Asked by: Justin Tomlinson (Conservative - North Swindon)
Question to the HM Treasury:
To ask Mr Chancellor of the Exchequer, if he will make it his policy to remove the requirement for schools and colleges to pay VAT on extensions funded by the Education and Skills Funding Agency which are directly connected to existing buildings.
Answered by Mel Stride - Shadow Chancellor of the Exchequer
There is no provision under EU law that provides for the blanket exemption of schools from being charged VAT and the UK is therefore not able to exempt schools from paying VAT on extensions funded by the Education and Skills Funding Agency. While the UK remains a member of the EU, we will continue to abide by our rights and obligations.
Asked by: Justin Tomlinson (Conservative - North Swindon)
Question to the HM Treasury:
To ask Mr Chancellor of the Exchequer, how many people have (a) been taken out of paying income tax and (b) had a reduction in the income tax they pay in (i) North Swindon constituency and (ii) the UK since 2010.
Answered by Mel Stride - Shadow Chancellor of the Exchequer
I refer the honourable member for North Swindon to the answers given on 22nd March 2017 to his previous questions on this subject.
Asked by: Justin Tomlinson (Conservative - North Swindon)
Question to the HM Treasury:
To ask Mr Chancellor of the Exchequer, if he will make it his policy to include the cash value of changes to income tax on payslips when any change is made.
Answered by Mel Stride - Shadow Chancellor of the Exchequer
Information on income tax is provided in annual tax summaries which have been issued for the last three years. Tax summaries show individuals how their income tax and National Insurance contributions have been calculated for all their employments and other forms of taxable income, and how this contributes to public expenditure.
Individuals can compare one year’s tax summary with another to see how changes to income tax, such as increases to the personal allowance, affect their tax bill.

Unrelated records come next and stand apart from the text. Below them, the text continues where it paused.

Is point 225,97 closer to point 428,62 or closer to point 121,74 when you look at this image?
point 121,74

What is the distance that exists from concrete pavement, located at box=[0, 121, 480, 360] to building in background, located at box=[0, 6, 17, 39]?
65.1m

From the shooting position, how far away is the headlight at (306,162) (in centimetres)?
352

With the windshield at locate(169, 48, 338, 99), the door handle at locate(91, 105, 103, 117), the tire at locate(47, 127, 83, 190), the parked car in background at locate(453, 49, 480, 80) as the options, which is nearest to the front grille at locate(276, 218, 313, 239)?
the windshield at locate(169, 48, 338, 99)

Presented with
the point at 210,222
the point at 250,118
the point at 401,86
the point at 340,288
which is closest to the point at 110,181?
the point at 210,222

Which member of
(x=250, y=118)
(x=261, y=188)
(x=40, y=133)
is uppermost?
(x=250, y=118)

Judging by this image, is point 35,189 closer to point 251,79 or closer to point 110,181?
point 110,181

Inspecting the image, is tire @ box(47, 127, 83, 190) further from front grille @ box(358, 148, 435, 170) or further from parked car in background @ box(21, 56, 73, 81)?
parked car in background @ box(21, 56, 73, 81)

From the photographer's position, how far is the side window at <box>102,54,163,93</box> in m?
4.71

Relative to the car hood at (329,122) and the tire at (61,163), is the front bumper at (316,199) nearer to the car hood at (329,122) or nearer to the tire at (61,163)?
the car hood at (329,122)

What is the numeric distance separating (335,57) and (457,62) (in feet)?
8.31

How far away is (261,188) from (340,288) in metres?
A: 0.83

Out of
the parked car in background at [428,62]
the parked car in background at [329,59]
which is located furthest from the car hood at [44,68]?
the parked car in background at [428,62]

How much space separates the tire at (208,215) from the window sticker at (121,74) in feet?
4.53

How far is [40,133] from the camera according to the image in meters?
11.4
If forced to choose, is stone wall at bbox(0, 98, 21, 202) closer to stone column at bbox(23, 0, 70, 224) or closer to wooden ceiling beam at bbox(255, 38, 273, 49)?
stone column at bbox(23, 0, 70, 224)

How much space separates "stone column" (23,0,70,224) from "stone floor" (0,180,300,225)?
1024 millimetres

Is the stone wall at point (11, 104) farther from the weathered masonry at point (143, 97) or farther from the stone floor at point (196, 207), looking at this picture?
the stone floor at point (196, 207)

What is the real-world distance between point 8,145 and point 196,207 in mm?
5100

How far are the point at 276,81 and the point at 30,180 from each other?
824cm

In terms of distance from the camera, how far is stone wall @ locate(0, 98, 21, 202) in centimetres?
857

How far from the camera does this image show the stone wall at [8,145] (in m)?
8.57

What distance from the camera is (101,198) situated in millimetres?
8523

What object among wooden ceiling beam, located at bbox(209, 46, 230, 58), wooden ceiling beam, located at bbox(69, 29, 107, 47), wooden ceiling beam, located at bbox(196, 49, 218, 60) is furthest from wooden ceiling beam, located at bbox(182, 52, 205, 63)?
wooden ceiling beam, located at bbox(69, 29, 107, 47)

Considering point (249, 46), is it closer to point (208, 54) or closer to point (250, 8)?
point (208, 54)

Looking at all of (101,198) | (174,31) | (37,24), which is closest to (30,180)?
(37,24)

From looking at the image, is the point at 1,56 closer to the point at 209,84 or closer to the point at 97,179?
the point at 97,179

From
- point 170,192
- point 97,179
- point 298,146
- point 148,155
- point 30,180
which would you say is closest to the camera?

Since 2010, the personal allowance has increased by nearly 80 per cent - from £6,475 in 2010-11, to £11,500 in 2017-18.
Asked by: Justin Tomlinson (Conservative - North Swindon)
Question to the HM Treasury:
To ask Mr Chancellor of the Exchequer, what amount his Department estimates will be raised from the soft drinks industry levy over the next five years.
Answered by Andrew Jones
As published in Table 2.2 of Budget 2017, the levy is expected to raise approximately £385m per year from April 2018. This is less than originally expected at Budget 2016, reflecting the OBRs judgement that producers will reformulate a higher proportion of their products towards lower sugar content. More information is available in the Office for Budget Responsibility’s March 2017 Economic and Fiscal Outlook.